If there be "commentary tracks of the damned" (the onion has a weekly feature so called), then the commentary track on the Superman DVD is surely in the ninth circle. About fifty percent of it consists of director Richard Donner and creative consultant Tom Mankiewicz (who wrote a lot of the script, apparently) either repeating the characters' dialogue to each other or patting each other and themselves, and others, on the back ("That was such a great cast" is heard several times). But there are some interesting technical revelations and gossip. One gem (probably already known to many, but I either didn't know or forgot) is that Brando, who as everybody knows was paid more money for his brief appearance than anybody in film history before that, hates memorizing lines so much that if he's not allowed to improvise he has his lines written on various props that are off-camera while he's speaking so he can read off them. And in fact, Mankiewicz explains, some of those poignant or otherwise powerful Brando pauses that made him famous are actually the result of him looking for the text or not quite making it out at first. This is cynical know-nothing talk on the level of "money for nothing and the chicks for free." If the pauses didn't actually mean anything, they wouldn't be famous, and Brando's farcical struggle with the props is an immaterial coincidence.

A friend once mentioned that the jazzy jump-cuts in Jean-Luc Godard's A bout de souffle (Breathless) are an accident of history: the story (which I must confess I don't really believe, while I do believe the above stories about Brando & Turner) goes that the film was much longer, perhaps almost four hours long, but "the studio" (was there a full-on studio involved?) commissioned a re-edit and Godard re-edited in a drunken, jokey rage, giving the fat cats the black&white finger. So are we supposed to wait with baited breath for the emergence of a Director's Cut DVD? Lament its impossibility? Laugh at his drunken, accidental genius? What?
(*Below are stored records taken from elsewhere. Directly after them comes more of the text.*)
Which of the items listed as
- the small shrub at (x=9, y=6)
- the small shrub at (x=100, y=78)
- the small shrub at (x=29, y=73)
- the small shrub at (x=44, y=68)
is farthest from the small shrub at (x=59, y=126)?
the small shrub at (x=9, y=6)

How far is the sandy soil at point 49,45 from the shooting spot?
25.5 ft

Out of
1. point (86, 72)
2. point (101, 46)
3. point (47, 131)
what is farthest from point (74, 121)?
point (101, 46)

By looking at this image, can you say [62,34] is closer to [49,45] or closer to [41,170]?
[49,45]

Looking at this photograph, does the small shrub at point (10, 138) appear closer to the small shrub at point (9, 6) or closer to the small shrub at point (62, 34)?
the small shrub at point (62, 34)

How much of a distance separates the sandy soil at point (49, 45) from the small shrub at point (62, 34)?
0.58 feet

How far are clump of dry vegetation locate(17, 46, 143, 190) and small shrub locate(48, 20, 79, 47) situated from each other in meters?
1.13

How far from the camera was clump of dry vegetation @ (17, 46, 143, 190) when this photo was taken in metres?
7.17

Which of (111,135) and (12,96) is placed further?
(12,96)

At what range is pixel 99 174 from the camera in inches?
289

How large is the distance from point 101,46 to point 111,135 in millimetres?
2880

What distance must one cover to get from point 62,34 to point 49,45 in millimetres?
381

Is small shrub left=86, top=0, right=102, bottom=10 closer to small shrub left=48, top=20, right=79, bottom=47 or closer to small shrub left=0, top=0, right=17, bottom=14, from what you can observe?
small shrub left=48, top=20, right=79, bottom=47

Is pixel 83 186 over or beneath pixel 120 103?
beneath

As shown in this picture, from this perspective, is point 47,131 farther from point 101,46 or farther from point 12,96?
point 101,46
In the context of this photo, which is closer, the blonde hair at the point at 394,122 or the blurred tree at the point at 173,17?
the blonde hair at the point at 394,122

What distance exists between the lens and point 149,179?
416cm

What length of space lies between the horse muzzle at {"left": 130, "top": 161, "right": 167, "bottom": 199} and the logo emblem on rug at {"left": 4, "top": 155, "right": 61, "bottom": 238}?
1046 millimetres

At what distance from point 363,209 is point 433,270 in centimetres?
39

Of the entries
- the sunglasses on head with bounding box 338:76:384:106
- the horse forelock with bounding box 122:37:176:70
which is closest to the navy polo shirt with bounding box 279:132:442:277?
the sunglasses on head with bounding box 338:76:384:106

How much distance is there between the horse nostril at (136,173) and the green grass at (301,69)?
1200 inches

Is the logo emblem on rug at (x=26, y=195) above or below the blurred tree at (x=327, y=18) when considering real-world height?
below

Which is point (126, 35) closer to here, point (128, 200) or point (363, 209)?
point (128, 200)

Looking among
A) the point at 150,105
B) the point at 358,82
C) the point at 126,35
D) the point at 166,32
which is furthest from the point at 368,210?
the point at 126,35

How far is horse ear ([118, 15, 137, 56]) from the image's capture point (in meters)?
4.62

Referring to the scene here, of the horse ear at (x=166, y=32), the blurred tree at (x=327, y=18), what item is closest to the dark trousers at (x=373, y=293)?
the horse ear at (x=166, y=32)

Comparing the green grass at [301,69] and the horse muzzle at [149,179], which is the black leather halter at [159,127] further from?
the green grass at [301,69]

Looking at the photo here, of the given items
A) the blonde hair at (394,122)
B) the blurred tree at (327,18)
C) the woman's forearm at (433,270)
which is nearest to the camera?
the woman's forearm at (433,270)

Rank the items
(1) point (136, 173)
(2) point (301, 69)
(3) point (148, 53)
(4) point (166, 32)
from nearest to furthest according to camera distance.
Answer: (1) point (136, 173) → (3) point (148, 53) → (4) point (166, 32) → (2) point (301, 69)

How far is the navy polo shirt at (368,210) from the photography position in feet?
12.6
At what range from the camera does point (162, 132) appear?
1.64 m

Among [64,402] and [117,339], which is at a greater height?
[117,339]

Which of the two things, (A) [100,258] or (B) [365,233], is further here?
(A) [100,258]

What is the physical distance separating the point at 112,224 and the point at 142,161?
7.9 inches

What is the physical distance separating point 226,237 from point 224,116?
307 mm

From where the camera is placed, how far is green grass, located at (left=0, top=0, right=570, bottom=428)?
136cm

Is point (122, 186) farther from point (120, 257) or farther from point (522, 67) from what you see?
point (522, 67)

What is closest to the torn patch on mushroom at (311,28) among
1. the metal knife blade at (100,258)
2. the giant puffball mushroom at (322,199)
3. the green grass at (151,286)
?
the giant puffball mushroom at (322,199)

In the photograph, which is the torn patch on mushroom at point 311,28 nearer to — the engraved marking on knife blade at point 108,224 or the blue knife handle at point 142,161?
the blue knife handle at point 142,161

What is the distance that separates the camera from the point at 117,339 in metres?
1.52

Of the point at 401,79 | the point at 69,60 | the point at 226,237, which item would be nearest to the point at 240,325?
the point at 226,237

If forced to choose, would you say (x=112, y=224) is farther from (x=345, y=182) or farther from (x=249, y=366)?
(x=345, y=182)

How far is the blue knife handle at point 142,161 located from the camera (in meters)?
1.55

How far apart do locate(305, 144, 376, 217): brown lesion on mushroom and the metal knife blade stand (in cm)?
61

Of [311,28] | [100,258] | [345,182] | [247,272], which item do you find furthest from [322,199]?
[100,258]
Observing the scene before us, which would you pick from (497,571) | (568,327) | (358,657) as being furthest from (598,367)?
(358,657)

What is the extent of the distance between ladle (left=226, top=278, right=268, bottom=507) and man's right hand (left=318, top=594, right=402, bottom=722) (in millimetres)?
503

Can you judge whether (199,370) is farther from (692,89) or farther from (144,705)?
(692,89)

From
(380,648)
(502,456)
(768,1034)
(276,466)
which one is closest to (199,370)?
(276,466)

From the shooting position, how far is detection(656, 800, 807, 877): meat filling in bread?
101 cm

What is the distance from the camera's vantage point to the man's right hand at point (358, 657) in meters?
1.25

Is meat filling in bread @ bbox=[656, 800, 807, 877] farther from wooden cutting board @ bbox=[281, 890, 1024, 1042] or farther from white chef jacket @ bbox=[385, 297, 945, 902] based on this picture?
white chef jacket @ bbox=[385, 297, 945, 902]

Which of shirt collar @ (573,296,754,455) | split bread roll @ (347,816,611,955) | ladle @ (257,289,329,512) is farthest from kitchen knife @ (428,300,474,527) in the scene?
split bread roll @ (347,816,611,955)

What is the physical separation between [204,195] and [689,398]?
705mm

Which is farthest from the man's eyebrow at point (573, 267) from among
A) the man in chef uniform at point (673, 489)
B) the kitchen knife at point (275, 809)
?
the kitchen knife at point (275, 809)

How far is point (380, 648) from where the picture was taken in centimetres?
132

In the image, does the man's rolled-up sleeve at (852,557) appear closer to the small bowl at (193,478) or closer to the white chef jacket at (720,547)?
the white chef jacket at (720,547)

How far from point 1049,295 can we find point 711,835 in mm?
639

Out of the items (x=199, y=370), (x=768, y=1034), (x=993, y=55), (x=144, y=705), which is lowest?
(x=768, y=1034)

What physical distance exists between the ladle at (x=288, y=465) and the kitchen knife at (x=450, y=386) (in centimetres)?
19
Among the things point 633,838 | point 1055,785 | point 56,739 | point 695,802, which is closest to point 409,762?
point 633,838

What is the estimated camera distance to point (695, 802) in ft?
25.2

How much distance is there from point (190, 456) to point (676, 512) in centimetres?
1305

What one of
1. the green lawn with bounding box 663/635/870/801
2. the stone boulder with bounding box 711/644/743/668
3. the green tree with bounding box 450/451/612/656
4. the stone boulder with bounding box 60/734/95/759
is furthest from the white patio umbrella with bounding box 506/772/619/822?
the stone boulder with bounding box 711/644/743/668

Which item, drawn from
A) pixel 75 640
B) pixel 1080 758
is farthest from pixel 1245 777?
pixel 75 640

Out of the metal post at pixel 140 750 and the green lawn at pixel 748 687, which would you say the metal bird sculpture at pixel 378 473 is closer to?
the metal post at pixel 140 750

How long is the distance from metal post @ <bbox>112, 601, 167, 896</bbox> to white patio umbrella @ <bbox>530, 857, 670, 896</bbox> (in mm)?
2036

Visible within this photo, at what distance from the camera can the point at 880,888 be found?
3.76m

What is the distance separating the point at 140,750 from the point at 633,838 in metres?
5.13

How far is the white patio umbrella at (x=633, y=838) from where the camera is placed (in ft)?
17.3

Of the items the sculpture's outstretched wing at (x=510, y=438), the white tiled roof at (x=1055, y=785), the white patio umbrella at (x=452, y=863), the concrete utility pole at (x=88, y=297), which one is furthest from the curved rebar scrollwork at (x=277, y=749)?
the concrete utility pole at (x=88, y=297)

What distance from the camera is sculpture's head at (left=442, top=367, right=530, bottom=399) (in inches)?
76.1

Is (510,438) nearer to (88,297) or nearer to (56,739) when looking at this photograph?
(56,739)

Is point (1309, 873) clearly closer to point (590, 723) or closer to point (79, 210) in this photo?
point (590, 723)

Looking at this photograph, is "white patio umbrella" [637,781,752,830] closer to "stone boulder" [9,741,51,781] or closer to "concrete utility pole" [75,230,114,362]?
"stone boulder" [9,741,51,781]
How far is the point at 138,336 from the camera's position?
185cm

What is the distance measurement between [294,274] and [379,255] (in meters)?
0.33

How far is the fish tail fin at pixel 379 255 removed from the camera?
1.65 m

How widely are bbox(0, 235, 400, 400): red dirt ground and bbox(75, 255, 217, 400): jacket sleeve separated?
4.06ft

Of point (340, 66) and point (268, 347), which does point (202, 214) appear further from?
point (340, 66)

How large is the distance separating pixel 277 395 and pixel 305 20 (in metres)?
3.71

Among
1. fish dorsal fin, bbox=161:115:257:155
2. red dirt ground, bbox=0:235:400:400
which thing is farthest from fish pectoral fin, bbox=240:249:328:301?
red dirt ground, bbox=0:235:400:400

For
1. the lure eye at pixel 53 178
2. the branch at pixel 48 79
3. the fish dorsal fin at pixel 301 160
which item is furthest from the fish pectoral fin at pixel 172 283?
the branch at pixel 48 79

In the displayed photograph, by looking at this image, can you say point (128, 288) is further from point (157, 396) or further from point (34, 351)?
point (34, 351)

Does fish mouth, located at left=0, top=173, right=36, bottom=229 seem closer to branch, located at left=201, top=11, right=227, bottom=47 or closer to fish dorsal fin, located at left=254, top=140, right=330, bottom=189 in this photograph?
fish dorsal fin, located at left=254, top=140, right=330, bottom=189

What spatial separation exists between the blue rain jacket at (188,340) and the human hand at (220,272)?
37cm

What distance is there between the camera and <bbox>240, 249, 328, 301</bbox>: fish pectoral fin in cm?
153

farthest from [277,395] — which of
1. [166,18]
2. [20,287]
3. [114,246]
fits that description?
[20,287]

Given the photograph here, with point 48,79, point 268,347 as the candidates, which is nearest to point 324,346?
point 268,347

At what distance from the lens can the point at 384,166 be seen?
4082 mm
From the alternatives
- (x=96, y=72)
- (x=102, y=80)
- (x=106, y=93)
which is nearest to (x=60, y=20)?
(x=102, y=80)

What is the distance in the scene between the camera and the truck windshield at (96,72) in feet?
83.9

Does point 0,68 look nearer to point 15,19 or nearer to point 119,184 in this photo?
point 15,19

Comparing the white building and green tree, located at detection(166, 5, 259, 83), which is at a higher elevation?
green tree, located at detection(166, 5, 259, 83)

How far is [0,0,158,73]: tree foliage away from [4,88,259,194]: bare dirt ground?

Somehow it's more interesting for me to hear that, for example, Peter Lorre was largely stoned on opium during the making of The Secret Agent-- some dialogue was improvised, but that's not the point. The point is that Lorre would have been just as bizarre without the opium-- kind of like Dennis Hopper snorting truckloads of coke on the set of Apocalypse Now, it's a moot point, but it gives you some sense of the atmosphere of those artistic processes.